Fortunately, Suburban Fury has been worth the wait. The inventively crafted film stars the now nonagenarian, almost assassin herself, who guides us through her winding life and its intersection with American history mostly from the back seat of a nondescript car. (Moore was released from prison in 2007, having served 32 years – only to be rearrested in 2019 at the age of 89 on a parole violation, resulting in another six months behind bars.) Though she straightforwardly answers questions and even gamely takes directions from the earnest director offscreen, she also gets testy whenever her version of events is challenged. This is her story, and she’s sticking to it.

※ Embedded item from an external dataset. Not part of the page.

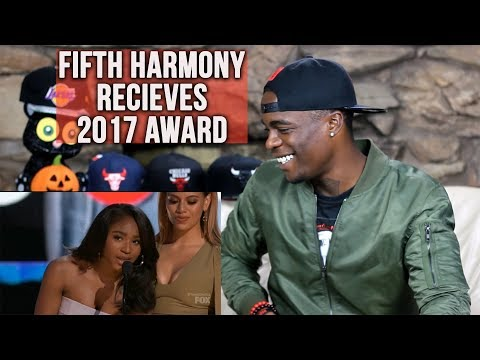 Fifth Harmony win Choice Music Group at the 2017 Teen Choice Awards | Oso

We learn about Moore’s unhappy marriage to an unnamed man in the film industry, which prompted her to flee LA with their young son for 60s-era San Francisco – where she soon became the wife of a wealthy doctor in suburban Danville. (We also learn she served in the Women’s Army Corps and took classes at The Actors Studio. Though Moore neglects to mention her other three marriages or the several children she abandoned.) It was in this political hotbed up north that the unassuming chameleon first insinuated herself into current events. She volunteered as an accountant for People In Need (PIN), an organization set up by Randolph Hearst to feed the poor – and hopefully placate the Symbionese Liberation Army that was holding hostage his daughter Patty (naturally, an acquaintance of Moore’s). From there she became involved (intimately) with folks like “Popeye” Jackson, cofounder of the United Prisoners Union, who told the budding activist that he was looking to exchange information to the FBI for an education for his son. (Though Moore also claims that Jackson never became aware that she’d been recruited as an informant herself.)

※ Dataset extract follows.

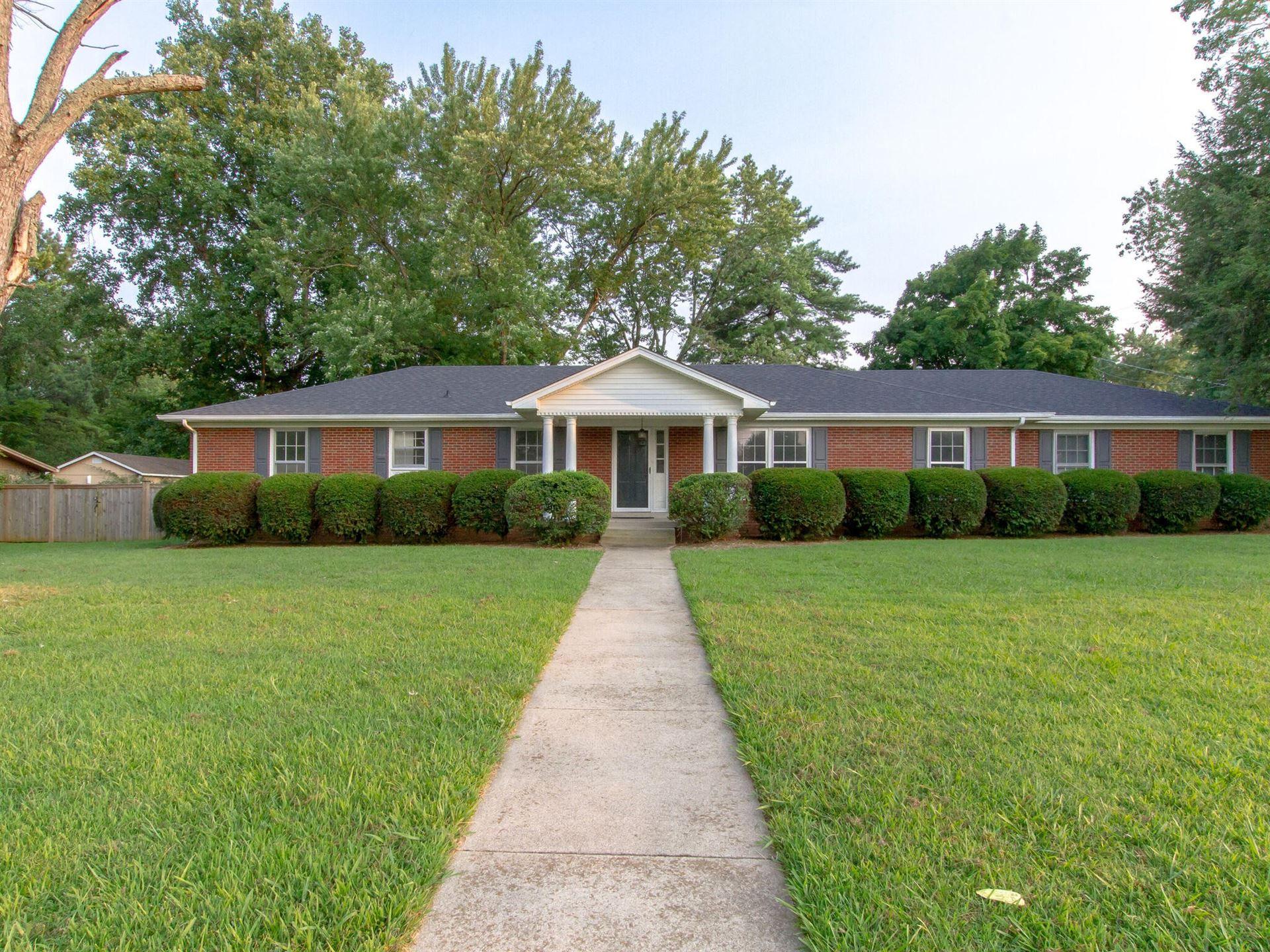 502 E Clark Blvd, Murfreesboro, TN 37130 - MLS#: 2275356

And through an imagined dialogue in voiceover, we’re even privy to the conversations that went on between the not always reliable narrator and her FBI control agent “Bert Worthington,” voiced by the director. While these sequences are based on Moore’s recollections, Devor also managed to get the cooperation of the FBI during production. (In general, “reality” is in the eye of the viewer.) Add to this an incredible array of contemporaneous under the radar footage, and Moore’s stranger than fiction tale comes to vivid life. (The archive includes clips from the network news stations, and from grassroots lensers to established artists: Sandra Hochman, Agnès Varda and Ira Eisenberg are all name-checked.)
And then there’s the cinematically staged interviews – from creepy noir lighting in the station wagon to a precisely framed conversation in the elaborate hotel ballroom where Moore was interrogated after the foiled attempt; and a Vangelis-influenced score by Devor’s longtime collaborator Paul Matthew Moore (no relation let’s hope). Which allows Suburban Fury to surround its inscrutable star in an evocative shroud of mystery, as she takes us on a thrillingly convoluted journey with no clear direction or motivations in sight.
Which likewise charmingly confounds the director, who tries desperately to follow along right with us. Moore successfully infiltrates a far-left group, tells a member she’s an FBI informant, and then discloses to her handler that she did just that. Why exactly is anyone’s guess. She gets picked up on an illegal-handgun charge (which she also dutifully reports to “Bert”) the day before the attempted assassination – and within three weeks of Squeaky Fromme’s own go at it – only to be released. But because the police are unable to return the confiscated weapon (she called to ask) Moore is forced to quickly buy another from a right-wing conservative gun dealer; which, luckily for President Ford, turned out to be a defective .38 caliber revolver once owned by a cop.
Though Moore, as far as I know, never took the opportunity to view Suburban Fury before her death in September at the ripe old age of 95, Devor, whose other documentaries include 2007’s controversial Zoo and 2018’s Pow Wow (made in collaboration with Charles Mudede, co-writer on his 2005 breakthrough narrative feature Police Beat), did receive some feedback. According to the Seattle-based director, Moore let him know that she was hopeful but also quite wary that too much research had clouded his outlook. “She also has stated that she feels it will probably not be accurate,” he’s said. Which in the enigmatic world of Sara Jane Moore might just be the ultimate two-thumbs-up review.